_Assigned task_: Write out the listing exactly as it is given.

START Source records

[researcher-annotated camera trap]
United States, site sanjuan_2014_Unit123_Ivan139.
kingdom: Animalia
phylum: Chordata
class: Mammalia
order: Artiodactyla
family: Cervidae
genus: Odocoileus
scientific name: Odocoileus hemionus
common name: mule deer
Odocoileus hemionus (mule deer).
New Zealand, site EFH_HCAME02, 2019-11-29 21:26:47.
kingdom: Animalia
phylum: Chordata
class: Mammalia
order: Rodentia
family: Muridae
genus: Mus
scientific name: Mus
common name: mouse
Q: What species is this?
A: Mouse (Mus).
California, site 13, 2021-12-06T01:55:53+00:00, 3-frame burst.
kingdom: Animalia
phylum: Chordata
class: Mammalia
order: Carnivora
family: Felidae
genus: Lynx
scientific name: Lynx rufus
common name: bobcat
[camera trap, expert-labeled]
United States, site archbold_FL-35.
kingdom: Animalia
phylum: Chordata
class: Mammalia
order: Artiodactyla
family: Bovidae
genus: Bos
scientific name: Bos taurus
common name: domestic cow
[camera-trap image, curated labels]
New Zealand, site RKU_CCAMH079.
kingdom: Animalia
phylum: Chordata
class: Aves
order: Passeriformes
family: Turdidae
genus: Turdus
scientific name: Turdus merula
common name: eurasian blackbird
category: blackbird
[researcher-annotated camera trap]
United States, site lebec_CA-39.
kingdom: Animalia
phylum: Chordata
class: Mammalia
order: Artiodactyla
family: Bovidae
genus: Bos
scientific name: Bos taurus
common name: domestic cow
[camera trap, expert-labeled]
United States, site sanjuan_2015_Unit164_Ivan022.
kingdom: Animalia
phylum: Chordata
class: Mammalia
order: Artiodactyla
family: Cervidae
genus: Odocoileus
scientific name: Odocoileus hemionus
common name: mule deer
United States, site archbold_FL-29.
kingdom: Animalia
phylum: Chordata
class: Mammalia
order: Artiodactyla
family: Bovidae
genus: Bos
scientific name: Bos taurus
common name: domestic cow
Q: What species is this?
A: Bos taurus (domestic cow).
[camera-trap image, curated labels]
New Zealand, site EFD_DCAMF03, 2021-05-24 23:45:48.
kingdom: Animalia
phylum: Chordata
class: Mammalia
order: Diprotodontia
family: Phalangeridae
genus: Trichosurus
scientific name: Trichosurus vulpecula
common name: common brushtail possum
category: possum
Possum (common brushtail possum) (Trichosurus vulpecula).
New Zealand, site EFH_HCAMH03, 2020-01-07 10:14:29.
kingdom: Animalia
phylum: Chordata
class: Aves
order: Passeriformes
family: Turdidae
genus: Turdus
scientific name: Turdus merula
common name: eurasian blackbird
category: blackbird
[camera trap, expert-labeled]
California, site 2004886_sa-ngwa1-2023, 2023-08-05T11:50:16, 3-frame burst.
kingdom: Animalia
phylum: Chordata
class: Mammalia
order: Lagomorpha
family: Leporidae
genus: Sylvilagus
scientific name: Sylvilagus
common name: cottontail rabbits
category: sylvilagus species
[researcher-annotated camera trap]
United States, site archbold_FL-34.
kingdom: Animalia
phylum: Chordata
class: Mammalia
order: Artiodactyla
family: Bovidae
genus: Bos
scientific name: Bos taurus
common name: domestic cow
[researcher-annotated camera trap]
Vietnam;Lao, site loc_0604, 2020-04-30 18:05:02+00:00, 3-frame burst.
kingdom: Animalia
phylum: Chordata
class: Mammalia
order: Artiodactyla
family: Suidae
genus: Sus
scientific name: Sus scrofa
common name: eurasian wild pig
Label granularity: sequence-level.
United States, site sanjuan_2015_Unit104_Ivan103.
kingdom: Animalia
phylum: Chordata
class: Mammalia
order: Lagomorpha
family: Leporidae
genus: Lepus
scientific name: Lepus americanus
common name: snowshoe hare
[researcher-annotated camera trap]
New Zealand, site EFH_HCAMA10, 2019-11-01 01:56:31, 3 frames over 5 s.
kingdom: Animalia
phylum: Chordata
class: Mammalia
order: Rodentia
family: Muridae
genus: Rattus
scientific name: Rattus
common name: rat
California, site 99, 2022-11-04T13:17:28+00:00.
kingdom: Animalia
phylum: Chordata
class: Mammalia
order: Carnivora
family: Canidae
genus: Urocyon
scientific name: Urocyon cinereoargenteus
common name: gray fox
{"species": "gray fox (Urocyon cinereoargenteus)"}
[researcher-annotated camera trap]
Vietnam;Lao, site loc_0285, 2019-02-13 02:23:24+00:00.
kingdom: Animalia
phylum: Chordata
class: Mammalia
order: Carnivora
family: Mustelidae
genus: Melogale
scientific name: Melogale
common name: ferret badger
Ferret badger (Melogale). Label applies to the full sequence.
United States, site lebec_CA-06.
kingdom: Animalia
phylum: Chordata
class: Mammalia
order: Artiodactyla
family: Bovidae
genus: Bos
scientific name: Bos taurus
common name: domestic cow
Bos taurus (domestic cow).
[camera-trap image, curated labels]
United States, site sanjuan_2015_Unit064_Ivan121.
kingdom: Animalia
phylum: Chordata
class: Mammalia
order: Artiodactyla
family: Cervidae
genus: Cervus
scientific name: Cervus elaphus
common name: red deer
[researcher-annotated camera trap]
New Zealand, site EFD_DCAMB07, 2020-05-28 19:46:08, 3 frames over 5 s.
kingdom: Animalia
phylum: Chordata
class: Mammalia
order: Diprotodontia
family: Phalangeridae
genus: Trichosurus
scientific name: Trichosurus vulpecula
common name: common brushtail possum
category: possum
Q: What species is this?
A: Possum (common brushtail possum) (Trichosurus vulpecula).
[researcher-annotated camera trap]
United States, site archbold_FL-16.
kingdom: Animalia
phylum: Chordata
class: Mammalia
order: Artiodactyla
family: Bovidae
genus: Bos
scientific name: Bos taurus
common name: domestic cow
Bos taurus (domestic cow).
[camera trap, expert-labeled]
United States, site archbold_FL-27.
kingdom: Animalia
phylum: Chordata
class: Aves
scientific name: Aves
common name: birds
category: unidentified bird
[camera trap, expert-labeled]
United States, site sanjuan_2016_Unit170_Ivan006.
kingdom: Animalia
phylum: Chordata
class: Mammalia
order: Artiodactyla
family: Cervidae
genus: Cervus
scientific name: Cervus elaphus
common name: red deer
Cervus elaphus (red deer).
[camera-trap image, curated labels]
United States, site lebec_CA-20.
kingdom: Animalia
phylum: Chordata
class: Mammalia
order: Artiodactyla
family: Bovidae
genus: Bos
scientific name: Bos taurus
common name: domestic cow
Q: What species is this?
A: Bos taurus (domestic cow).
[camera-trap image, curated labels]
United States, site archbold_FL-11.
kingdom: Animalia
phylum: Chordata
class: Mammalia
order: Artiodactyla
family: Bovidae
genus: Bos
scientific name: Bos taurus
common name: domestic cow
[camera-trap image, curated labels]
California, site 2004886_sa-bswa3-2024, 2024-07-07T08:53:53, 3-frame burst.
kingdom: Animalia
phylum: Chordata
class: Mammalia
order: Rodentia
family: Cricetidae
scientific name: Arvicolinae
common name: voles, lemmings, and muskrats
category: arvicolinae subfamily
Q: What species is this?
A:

END Source records

_Solution to this problem_:
[researcher-annotated camera trap]
United States, site sanjuan_2014_Unit123_Ivan139.
kingdom: Animalia
phylum: Chordata
class: Mammalia
order: Artiodactyla
family: Cervidae
genus: Odocoileus
scientific name: Odocoileus hemionus
common name: mule deer
Odocoileus hemionus (mule deer).
New Zealand, site EFH_HCAME02, 2019-11-29 21:26:47.
kingdom: Animalia
phylum: Chordata
class: Mammalia
order: Rodentia
family: Muridae
genus: Mus
scientific name: Mus
common name: mouse
Q: What species is this?
A: Mouse (Mus).
California, site 13, 2021-12-06T01:55:53+00:00, 3-frame burst.
kingdom: Animalia
phylum: Chordata
class: Mammalia
order: Carnivora
family: Felidae
genus: Lynx
scientific name: Lynx rufus
common name: bobcat
[camera trap, expert-labeled]
United States, site archbold_FL-35.
kingdom: Animalia
phylum: Chordata
class: Mammalia
order: Artiodactyla
family: Bovidae
genus: Bos
scientific name: Bos taurus
common name: domestic cow
[camera-trap image, curated labels]
New Zealand, site RKU_CCAMH079.
kingdom: Animalia
phylum: Chordata
class: Aves
order: Passeriformes
family: Turdidae
genus: Turdus
scientific name: Turdus merula
common name: eurasian blackbird
category: blackbird
[researcher-annotated camera trap]
United States, site lebec_CA-39.
kingdom: Animalia
phylum: Chordata
class: Mammalia
order: Artiodactyla
family: Bovidae
genus: Bos
scientific name: Bos taurus
common name: domestic cow
[camera trap, expert-labeled]
United States, site sanjuan_2015_Unit164_Ivan022.
kingdom: Animalia
phylum: Chordata
class: Mammalia
order: Artiodactyla
family: Cervidae
genus: Odocoileus
scientific name: Odocoileus hemionus
common name: mule deer
United States, site archbold_FL-29.
kingdom: Animalia
phylum: Chordata
class: Mammalia
order: Artiodactyla
family: Bovidae
genus: Bos
scientific name: Bos taurus
common name: domestic cow
Q: What species is this?
A: Bos taurus (domestic cow).
[camera-trap image, curated labels]
New Zealand, site EFD_DCAMF03, 2021-05-24 23:45:48.
kingdom: Animalia
phylum: Chordata
class: Mammalia
order: Diprotodontia
family: Phalangeridae
genus: Trichosurus
scientific name: Trichosurus vulpecula
common name: common brushtail possum
category: possum
Possum (common brushtail possum) (Trichosurus vulpecula).
New Zealand, site EFH_HCAMH03, 2020-01-07 10:14:29.
kingdom: Animalia
phylum: Chordata
class: Aves
order: Passeriformes
family: Turdidae
genus: Turdus
scientific name: Turdus merula
common name: eurasian blackbird
category: blackbird
[camera trap, expert-labeled]
California, site 2004886_sa-ngwa1-2023, 2023-08-05T11:50:16, 3-frame burst.
kingdom: Animalia
phylum: Chordata
class: Mammalia
order: Lagomorpha
family: Leporidae
genus: Sylvilagus
scientific name: Sylvilagus
common name: cottontail rabbits
category: sylvilagus species
[researcher-annotated camera trap]
United States, site archbold_FL-34.
kingdom: Animalia
phylum: Chordata
class: Mammalia
order: Artiodactyla
family: Bovidae
genus: Bos
scientific name: Bos taurus
common name: domestic cow
[researcher-annotated camera trap]
Vietnam;Lao, site loc_0604, 2020-04-30 18:05:02+00:00, 3-frame burst.
kingdom: Animalia
phylum: Chordata
class: Mammalia
order: Artiodactyla
family: Suidae
genus: Sus
scientific name: Sus scrofa
common name: eurasian wild pig
Label granularity: sequence-level.
United States, site sanjuan_2015_Unit104_Ivan103.
kingdom: Animalia
phylum: Chordata
class: Mammalia
order: Lagomorpha
family: Leporidae
genus: Lepus
scientific name: Lepus americanus
common name: snowshoe hare
[researcher-annotated camera trap]
New Zealand, site EFH_HCAMA10, 2019-11-01 01:56:31, 3 frames over 5 s.
kingdom: Animalia
phylum: Chordata
class: Mammalia
order: Rodentia
family: Muridae
genus: Rattus
scientific name: Rattus
common name: rat
California, site 99, 2022-11-04T13:17:28+00:00.
kingdom: Animalia
phylum: Chordata
class: Mammalia
order: Carnivora
family: Canidae
genus: Urocyon
scientific name: Urocyon cinereoargenteus
common name: gray fox
{"species": "gray fox (Urocyon cinereoargenteus)"}
[researcher-annotated camera trap]
Vietnam;Lao, site loc_0285, 2019-02-13 02:23:24+00:00.
kingdom: Animalia
phylum: Chordata
class: Mammalia
order: Carnivora
family: Mustelidae
genus: Melogale
scientific name: Melogale
common name: ferret badger
Ferret badger (Melogale). Label applies to the full sequence.
United States, site lebec_CA-06.
kingdom: Animalia
phylum: Chordata
class: Mammalia
order: Artiodactyla
family: Bovidae
genus: Bos
scientific name: Bos taurus
common name: domestic cow
Bos taurus (domestic cow).
[camera-trap image, curated labels]
United States, site sanjuan_2015_Unit064_Ivan121.
kingdom: Animalia
phylum: Chordata
class: Mammalia
order: Artiodactyla
family: Cervidae
genus: Cervus
scientific name: Cervus elaphus
common name: red deer
[researcher-annotated camera trap]
New Zealand, site EFD_DCAMB07, 2020-05-28 19:46:08, 3 frames over 5 s.
kingdom: Animalia
phylum: Chordata
class: Mammalia
order: Diprotodontia
family: Phalangeridae
genus: Trichosurus
scientific name: Trichosurus vulpecula
common name: common brushtail possum
category: possum
Q: What species is this?
A: Possum (common brushtail possum) (Trichosurus vulpecula).
[researcher-annotated camera trap]
United States, site archbold_FL-16.
kingdom: Animalia
phylum: Chordata
class: Mammalia
order: Artiodactyla
family: Bovidae
genus: Bos
scientific name: Bos taurus
common name: domestic cow
Bos taurus (domestic cow).
[camera trap, expert-labeled]
United States, site archbold_FL-27.
kingdom: Animalia
phylum: Chordata
class: Aves
scientific name: Aves
common name: birds
category: unidentified bird
[camera trap, expert-labeled]
United States, site sanjuan_2016_Unit170_Ivan006.
kingdom: Animalia
phylum: Chordata
class: Mammalia
order: Artiodactyla
family: Cervidae
genus: Cervus
scientific name: Cervus elaphus
common name: red deer
Cervus elaphus (red deer).
[camera-trap image, curated labels]
United States, site lebec_CA-20.
kingdom: Animalia
phylum: Chordata
class: Mammalia
order: Artiodactyla
family: Bovidae
genus: Bos
scientific name: Bos taurus
common name: domestic cow
Q: What species is this?
A: Bos taurus (domestic cow).
[camera-trap image, curated labels]
United States, site archbold_FL-11.
kingdom: Animalia
phylum: Chordata
class: Mammalia
order: Artiodactyla
family: Bovidae
genus: Bos
scientific name: Bos taurus
common name: domestic cow
[camera-trap image, curated labels]
California, site 2004886_sa-bswa3-2024, 2024-07-07T08:53:53, 3-frame burst.
kingdom: Animalia
phylum: Chordata
class: Mammalia
order: Rodentia
family: Cricetidae
scientific name: Arvicolinae
common name: voles, lemmings, and muskrats
category: arvicolinae subfamily
Q: What species is this?
A:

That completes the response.